(Your task): Of the material below, only the lines from the line containing "NICOLE MURPHY Leaves a Doctor" down to the line containing "Family Friendly Apartments" belong in the answer, written out exactly.

··· Records for this exercise ···

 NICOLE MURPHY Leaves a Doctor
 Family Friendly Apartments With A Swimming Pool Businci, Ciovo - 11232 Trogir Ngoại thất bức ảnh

···
··· Records for this exercise ···

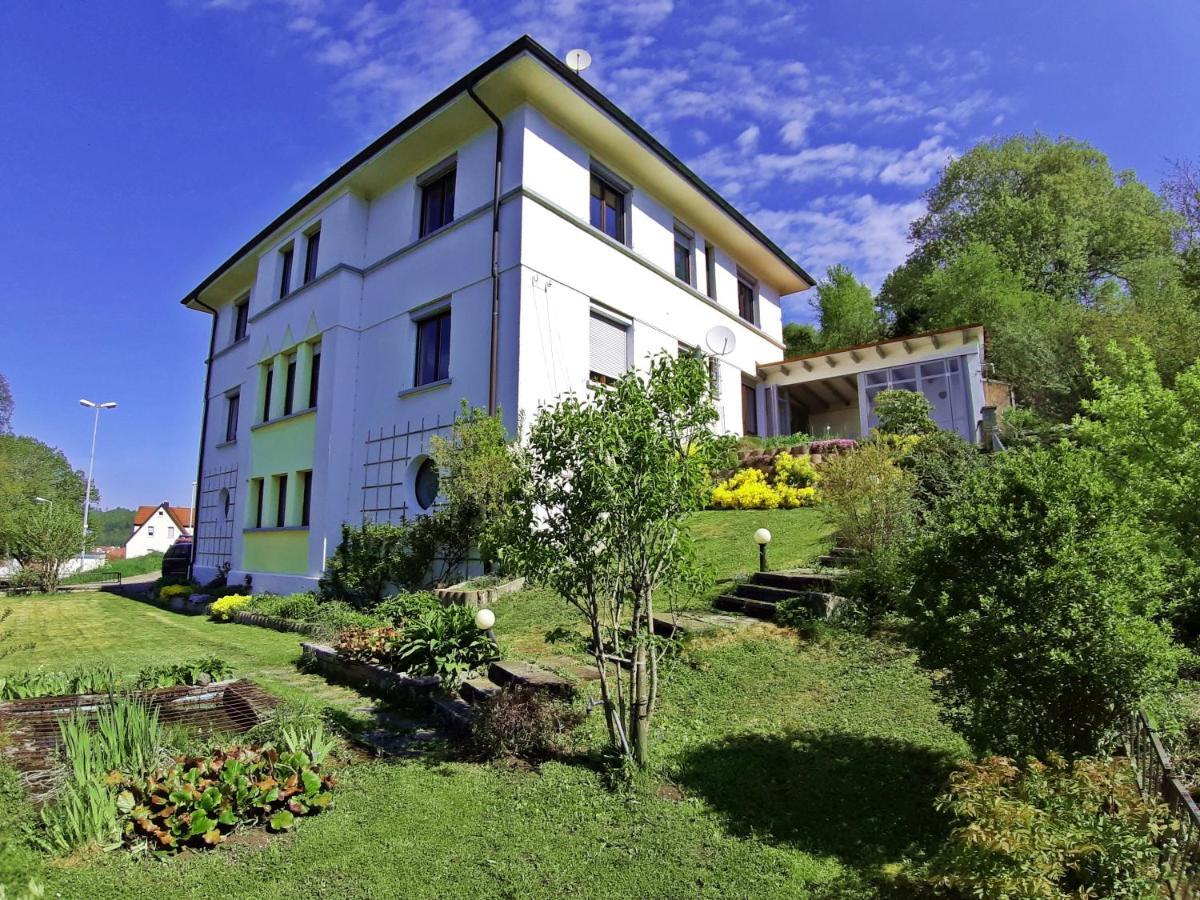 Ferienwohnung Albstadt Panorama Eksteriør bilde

···
··· Records for this exercise ···

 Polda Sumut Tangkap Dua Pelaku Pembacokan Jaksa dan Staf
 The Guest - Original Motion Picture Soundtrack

···

(Written answer):
 NICOLE MURPHY Leaves a Doctor
 Family Friendly Apartments With A Swimming Pool Businci, Ciovo - 11232 Trogir Ngoại thất bức ảnh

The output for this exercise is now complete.